Rube Foster, star pitcher, manager and organizer in the Negro Leagues, was elected to the baseball Hall of Fame by the Special Veterans’ Committee.
Andrew “Rube” Foster was an African-American baseball player, manager, and pioneer executive in the Negro leagues. He was elected to the Baseball Hall of Fame in 1981.
Foster, considered by historians to have been perhaps the best African-American pitcher of the first decade of the 1900s, also founded and managed the Chicago American Giants, one of the most successful black baseball teams of the pre-integration era.
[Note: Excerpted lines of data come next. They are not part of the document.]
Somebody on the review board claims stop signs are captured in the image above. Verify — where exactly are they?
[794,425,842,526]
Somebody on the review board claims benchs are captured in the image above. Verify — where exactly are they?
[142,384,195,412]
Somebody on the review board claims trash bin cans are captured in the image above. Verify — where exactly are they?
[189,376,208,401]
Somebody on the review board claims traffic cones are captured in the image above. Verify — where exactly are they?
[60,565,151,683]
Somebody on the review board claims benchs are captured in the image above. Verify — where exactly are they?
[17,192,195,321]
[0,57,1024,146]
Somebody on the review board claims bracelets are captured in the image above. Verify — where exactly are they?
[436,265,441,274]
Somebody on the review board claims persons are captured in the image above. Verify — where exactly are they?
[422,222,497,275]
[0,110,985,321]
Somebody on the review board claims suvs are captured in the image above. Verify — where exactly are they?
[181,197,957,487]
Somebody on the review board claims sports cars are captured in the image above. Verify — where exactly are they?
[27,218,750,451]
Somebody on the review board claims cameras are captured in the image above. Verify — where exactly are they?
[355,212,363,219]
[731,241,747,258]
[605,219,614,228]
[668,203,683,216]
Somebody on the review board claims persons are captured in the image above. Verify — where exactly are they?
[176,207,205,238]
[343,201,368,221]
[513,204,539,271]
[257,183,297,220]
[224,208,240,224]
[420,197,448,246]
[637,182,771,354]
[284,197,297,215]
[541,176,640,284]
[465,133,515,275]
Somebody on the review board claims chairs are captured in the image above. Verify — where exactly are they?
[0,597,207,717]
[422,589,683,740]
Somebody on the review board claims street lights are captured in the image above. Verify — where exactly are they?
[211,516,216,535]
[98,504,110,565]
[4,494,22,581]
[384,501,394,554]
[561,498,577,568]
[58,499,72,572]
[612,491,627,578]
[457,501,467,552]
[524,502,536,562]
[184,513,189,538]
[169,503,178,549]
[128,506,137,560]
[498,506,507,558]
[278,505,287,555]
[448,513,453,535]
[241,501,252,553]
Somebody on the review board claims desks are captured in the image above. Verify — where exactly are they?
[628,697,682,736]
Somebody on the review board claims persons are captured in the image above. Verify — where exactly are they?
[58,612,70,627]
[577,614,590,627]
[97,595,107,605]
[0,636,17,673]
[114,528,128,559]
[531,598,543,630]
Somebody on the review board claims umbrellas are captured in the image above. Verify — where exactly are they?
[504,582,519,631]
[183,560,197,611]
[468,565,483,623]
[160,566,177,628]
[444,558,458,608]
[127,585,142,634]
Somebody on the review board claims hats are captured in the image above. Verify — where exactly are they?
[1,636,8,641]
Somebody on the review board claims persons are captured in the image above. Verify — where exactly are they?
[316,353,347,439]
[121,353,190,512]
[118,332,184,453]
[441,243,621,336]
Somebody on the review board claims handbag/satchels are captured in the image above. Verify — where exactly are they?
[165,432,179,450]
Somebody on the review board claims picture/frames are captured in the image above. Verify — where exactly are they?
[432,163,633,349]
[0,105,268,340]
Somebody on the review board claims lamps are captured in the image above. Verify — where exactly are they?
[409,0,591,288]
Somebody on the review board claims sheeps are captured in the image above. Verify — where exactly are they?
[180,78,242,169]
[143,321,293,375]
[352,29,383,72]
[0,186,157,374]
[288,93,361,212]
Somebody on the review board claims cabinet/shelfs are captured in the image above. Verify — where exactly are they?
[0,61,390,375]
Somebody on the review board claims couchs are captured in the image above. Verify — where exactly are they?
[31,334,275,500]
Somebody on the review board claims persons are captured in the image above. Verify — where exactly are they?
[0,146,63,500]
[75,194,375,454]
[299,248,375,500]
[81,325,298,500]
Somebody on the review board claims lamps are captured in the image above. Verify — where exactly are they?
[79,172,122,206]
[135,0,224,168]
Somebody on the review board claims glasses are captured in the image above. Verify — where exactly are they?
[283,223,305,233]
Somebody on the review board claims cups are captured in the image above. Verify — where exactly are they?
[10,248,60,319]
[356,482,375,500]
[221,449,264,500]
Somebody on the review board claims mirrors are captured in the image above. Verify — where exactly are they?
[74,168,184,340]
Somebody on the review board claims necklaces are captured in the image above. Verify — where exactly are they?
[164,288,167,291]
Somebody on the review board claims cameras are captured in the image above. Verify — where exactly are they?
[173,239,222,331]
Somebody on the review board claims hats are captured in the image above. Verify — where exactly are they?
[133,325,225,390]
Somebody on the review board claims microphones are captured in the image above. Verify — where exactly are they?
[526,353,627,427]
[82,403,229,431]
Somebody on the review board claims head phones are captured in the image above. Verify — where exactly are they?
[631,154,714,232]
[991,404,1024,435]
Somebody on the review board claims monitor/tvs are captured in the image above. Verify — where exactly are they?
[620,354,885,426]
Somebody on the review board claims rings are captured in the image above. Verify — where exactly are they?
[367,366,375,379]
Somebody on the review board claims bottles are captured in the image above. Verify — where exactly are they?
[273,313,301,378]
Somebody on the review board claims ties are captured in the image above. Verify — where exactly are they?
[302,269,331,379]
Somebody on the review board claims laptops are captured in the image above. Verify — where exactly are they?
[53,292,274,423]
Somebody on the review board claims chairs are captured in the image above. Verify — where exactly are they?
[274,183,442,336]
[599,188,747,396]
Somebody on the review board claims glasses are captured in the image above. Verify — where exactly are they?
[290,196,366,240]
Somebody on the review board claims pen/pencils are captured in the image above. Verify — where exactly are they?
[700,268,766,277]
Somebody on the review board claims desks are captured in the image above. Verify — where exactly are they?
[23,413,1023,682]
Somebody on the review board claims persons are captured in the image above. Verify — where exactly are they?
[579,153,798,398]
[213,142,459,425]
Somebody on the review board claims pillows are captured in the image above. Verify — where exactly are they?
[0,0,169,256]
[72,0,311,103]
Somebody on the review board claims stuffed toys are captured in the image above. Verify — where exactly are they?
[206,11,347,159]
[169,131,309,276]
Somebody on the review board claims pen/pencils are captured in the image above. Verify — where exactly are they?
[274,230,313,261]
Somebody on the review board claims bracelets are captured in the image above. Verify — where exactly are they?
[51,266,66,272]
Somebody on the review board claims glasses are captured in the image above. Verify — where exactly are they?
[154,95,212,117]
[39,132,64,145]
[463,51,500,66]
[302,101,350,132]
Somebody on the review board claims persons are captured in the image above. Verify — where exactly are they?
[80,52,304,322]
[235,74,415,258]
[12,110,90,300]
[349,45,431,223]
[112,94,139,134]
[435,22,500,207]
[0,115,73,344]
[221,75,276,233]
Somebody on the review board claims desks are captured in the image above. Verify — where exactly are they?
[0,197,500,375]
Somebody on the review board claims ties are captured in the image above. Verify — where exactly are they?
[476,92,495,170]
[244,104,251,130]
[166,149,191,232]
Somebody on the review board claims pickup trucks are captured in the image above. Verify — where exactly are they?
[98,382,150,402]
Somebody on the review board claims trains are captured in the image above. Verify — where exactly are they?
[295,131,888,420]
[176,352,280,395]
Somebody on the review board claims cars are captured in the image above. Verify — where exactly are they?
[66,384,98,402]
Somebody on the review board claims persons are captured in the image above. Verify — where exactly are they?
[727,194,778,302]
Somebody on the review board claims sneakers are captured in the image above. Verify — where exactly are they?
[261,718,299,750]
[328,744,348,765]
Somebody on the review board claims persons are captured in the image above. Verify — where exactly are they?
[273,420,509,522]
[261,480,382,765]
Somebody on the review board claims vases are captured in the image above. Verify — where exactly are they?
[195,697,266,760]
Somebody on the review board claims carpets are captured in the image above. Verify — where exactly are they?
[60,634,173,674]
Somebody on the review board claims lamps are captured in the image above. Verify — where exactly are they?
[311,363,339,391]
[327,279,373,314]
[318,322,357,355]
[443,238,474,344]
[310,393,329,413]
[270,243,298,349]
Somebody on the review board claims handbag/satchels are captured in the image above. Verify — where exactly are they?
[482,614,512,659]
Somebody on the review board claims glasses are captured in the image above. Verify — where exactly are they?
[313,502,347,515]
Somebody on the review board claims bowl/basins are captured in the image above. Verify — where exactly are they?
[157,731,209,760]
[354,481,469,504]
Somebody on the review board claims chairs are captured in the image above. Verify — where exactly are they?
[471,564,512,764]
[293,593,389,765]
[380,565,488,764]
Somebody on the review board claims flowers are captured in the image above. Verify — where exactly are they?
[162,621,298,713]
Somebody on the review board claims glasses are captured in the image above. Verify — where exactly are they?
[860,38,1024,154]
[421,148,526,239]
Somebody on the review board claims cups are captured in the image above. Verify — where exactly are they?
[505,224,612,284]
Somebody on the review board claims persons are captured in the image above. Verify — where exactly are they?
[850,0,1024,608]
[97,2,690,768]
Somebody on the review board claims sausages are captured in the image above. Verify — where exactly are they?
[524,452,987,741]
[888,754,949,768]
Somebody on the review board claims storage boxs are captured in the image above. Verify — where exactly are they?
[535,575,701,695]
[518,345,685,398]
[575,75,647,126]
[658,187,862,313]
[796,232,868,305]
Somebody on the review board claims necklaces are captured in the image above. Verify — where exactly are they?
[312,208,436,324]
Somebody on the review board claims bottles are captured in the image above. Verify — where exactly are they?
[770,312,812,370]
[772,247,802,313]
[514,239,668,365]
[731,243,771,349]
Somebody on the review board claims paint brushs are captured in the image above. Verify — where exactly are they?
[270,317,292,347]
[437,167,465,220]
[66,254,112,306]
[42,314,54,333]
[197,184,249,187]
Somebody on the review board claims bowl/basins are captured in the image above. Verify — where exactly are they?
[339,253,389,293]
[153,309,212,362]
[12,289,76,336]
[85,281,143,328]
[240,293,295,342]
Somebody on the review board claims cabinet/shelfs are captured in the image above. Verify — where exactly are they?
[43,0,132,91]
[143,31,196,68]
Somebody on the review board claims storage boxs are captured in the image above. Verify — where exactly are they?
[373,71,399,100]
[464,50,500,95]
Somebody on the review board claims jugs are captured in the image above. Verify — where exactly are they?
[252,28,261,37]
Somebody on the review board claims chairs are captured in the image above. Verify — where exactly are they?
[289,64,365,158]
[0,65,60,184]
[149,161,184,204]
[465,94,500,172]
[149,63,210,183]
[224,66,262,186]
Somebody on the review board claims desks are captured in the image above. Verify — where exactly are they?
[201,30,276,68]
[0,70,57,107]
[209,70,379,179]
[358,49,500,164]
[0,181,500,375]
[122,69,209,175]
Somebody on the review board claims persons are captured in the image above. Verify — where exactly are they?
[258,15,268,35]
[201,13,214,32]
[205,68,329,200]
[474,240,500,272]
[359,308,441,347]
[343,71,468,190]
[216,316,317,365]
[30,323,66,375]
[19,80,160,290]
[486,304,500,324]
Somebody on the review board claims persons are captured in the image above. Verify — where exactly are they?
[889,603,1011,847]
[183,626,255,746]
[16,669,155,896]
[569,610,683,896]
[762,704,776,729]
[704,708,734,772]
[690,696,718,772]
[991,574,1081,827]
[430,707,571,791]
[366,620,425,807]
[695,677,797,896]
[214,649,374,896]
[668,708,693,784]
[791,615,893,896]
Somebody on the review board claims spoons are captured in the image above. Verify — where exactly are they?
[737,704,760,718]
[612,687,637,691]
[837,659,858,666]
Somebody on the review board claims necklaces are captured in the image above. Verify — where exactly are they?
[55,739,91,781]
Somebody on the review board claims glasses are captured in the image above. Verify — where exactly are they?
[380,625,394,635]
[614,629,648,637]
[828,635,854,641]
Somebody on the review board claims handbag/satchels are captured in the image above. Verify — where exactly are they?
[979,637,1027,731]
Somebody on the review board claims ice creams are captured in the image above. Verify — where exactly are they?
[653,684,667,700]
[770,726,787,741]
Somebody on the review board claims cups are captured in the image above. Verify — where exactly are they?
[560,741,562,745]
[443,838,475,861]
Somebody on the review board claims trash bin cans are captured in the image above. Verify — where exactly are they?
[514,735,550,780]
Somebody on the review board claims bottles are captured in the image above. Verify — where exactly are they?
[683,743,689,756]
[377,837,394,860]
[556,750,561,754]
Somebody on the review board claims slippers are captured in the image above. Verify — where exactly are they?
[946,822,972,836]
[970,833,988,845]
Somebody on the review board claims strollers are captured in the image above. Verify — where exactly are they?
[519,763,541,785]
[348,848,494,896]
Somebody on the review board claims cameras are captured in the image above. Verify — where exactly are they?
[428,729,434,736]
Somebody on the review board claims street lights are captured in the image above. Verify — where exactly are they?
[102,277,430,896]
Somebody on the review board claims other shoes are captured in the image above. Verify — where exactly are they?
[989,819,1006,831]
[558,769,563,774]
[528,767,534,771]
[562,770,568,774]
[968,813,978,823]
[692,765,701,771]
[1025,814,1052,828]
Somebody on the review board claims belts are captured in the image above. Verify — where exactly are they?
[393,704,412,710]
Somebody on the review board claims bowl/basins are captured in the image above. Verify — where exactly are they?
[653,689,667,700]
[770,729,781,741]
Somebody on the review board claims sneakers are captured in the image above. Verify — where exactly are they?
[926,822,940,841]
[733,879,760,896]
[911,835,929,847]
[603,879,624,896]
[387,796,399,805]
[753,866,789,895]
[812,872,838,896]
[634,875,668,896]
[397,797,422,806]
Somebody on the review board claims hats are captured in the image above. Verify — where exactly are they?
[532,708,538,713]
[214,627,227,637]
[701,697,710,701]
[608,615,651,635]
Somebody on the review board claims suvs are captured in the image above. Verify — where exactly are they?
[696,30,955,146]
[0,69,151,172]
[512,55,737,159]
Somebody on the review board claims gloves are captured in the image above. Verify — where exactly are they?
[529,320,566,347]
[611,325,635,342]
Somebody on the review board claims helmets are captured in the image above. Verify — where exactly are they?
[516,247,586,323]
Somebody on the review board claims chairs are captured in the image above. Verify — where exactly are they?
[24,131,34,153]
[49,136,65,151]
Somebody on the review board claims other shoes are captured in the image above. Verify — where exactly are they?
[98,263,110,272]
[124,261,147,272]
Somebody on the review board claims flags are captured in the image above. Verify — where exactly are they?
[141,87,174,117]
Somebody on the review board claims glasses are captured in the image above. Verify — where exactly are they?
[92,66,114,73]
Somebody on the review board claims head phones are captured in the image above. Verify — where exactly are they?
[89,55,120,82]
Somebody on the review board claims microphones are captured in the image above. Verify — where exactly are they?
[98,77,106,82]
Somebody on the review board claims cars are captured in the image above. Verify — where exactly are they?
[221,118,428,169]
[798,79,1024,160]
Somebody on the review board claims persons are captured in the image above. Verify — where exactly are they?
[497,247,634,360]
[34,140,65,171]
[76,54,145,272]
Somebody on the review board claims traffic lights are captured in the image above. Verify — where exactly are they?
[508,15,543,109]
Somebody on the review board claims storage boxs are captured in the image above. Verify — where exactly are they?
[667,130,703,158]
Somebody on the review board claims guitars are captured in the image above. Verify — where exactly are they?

Most notably, he organized the Negro National League, the first long-lasting professional league for African-American ballplayers, which operated from 1920 to 1931. He is known as the “father of Black Baseball.”
Foster adopted his longtime nickname, “Rube”, as his official middle name later in life.
HIS LEGACY: In 1981, Foster was elected to the National Baseball Hall of Fame. He was the 1st representative of the Negro leagues elected as a pioneer or executive.
On December 30, 2009, the U.S. Postal Service announced that it planned to issue a pair of postage stamps in June honoring Negro leagues Baseball.
On July 17, 2010, the Postal Service issued a se-tenant pair of 44-cent, first-class, U.S. commemorative postage stamps, to honor the all-black professional baseball leagues that operated from 1920 to about 1960. One of the stamps depicts Foster, along with his name and the words “NEGRO LEAGUES BASEBALL”. The stamps were formally issued at the Negro Leagues Baseball Museum, during the celebration of the museum’s twentieth anniversary.
The Negro Leagues Baseball Museum hosts the annual Andrew “Rube” Foster Lecture, in September.